Well, the largely predictable Oscar nominations arrived on Tuesday morning without any disasters or truly glaring missteps. Even the snooze was fairly routine: no female directors, although women have won the director prize in the past two years; James Cameron and Joseph Kosinski, both nominated for best picture, were also left out.

Such normality is unfortunate. And I mean that in the nicest way.

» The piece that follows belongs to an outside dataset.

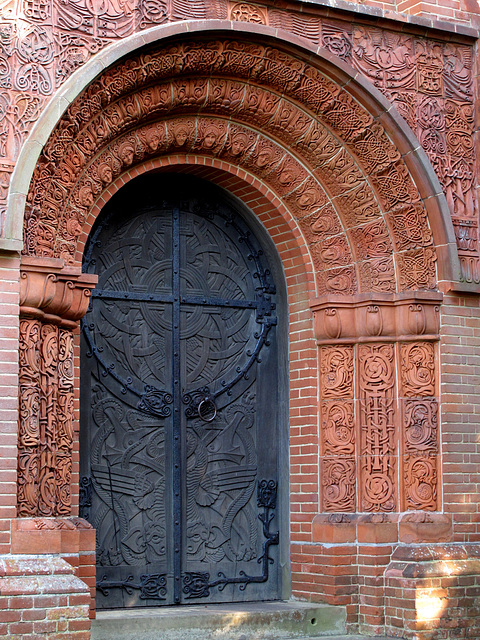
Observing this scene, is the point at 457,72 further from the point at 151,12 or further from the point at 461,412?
the point at 461,412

It’s a strange but undeniable fact of Hollywood life that the Academy of Motion Picture Arts and Sciences and their favorite awards show feed on their own mistakes. Let things go well or follow an expected path and the Oscars turn into a yawn. But if you screw something up, suddenly it’s the greatest show on earth again – back on the podium waiting to be pushed off by the howling crowd.

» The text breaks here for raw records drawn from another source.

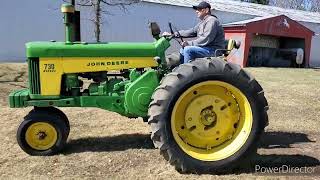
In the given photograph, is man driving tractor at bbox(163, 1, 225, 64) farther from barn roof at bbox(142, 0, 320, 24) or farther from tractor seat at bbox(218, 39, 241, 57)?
barn roof at bbox(142, 0, 320, 24)

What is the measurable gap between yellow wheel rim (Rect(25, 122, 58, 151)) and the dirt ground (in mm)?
173

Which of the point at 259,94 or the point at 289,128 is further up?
the point at 259,94

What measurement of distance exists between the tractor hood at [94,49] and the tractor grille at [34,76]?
9 cm

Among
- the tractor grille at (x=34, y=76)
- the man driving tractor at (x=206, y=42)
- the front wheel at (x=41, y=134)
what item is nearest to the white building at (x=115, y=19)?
the tractor grille at (x=34, y=76)

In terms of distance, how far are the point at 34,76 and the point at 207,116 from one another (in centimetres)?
215

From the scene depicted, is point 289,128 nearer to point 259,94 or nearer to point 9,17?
point 259,94

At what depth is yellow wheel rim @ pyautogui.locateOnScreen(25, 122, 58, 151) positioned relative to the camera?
18.8 feet

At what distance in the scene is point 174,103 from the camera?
513 cm

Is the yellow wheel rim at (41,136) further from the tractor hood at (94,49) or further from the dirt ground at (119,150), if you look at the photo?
the tractor hood at (94,49)

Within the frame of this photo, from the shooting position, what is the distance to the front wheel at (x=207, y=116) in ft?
16.8

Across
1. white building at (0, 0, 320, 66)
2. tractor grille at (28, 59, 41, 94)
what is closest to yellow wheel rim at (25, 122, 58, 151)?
tractor grille at (28, 59, 41, 94)

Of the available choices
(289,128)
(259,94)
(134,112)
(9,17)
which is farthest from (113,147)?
(9,17)

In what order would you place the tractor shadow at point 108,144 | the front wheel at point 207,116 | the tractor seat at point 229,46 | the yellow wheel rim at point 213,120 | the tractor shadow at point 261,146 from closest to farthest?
1. the front wheel at point 207,116
2. the yellow wheel rim at point 213,120
3. the tractor shadow at point 261,146
4. the tractor seat at point 229,46
5. the tractor shadow at point 108,144

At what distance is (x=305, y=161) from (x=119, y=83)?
96.9 inches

Mistakes are an asset. Mistakes are gold. Academia has never been more interesting than when it is simply wrong.

This is not a random mechanism. In general, the average person doesn’t spend three hours staring at celebrities admiring their bosses or lecturing them. Rather, they want idols razed to the ground—embarrassed, caught misbehaving, tackily dressed, or raving like Joaquin Phoenix at a West Texas barbecue. It’s human nature. Piety and right judgment are boring. Pratfalls are fun, especially when they catch the glamor audience taking themselves too seriously.

Perhaps the best Oscar show in recent memory was the Hugh Jackman ceremony in 2009. It was a great show, like a cozy evening at the Hollywood salon, with relatively gentle humor and a hearty shot. Slumdog Millionaire, in the winning circle. What else would you like? (Academics actually begged Jackman to return this year, but was rebuffed.) But the show, which had virtually nothing wrong with it, drew lower ratings than the next six in a row. As for audience, it was neither here nor there.

Then look back to 2013 when Seth MacFarlane led the chorus in an impossibly cheesy production number, challenging actresses by name with the refrain, “We’ve seen your boobs.” It was wrong. It was ugly. Still, audiences topped the 40 million mark and stayed there the following year when host Ellen DeGeneres made amends with a woman-friendly show but shamelessly indulged a sponsor with her famous Samsung selfie. (Producers Neil Meron and Craig Zadan were hired for a third year to deliver Neil Patrick Harris in his underwear, another tasteless moment with pretty good ratings.)

As far as nomination day disasters go, nothing compares to the back-to-back all-white acting rosters of 2015 and 2016. This spawned an online movement and caused changes in Academy membership and rules that continue to this day. But they also drew more attention than the Oscars have seen since. In fact, no subsequent awards telecast reached audiences during those two years as the #OscarsSoWhite campaign swept the Academy on a daily basis.

Unfortunately, the effort pays off. The truly memorable Oscar moments were almost all fumbles and missteps: the Littlefeather lecture, the speedster, Snow White, the Polanski ovation, Franco/Hathaway, that sex offender on stage in 2017, Warren Beatty’s last moment, the craft crunch, the pop oscar that wasn’t, chadwick boseman’s failed finale.

And of course the punch. For which I think the Academy should be grateful.

It was a bad moment, truly despicable and abused by almost everyone except Chris Rock. Will Smith gave the show a black eye. Temporary officers let him hang around. Cheering stars completed the embarrassment when he later accepted an acting Oscar.

On March 12, this year’s Oscar host Jimmy Kimmel has to deal with it.

But think about it. If Kimmel misses last year’s mistake — I’m guessing he’s there within the first 10 seconds — the Oscars will have another mistake to sell. After all, it’s what keeps things going.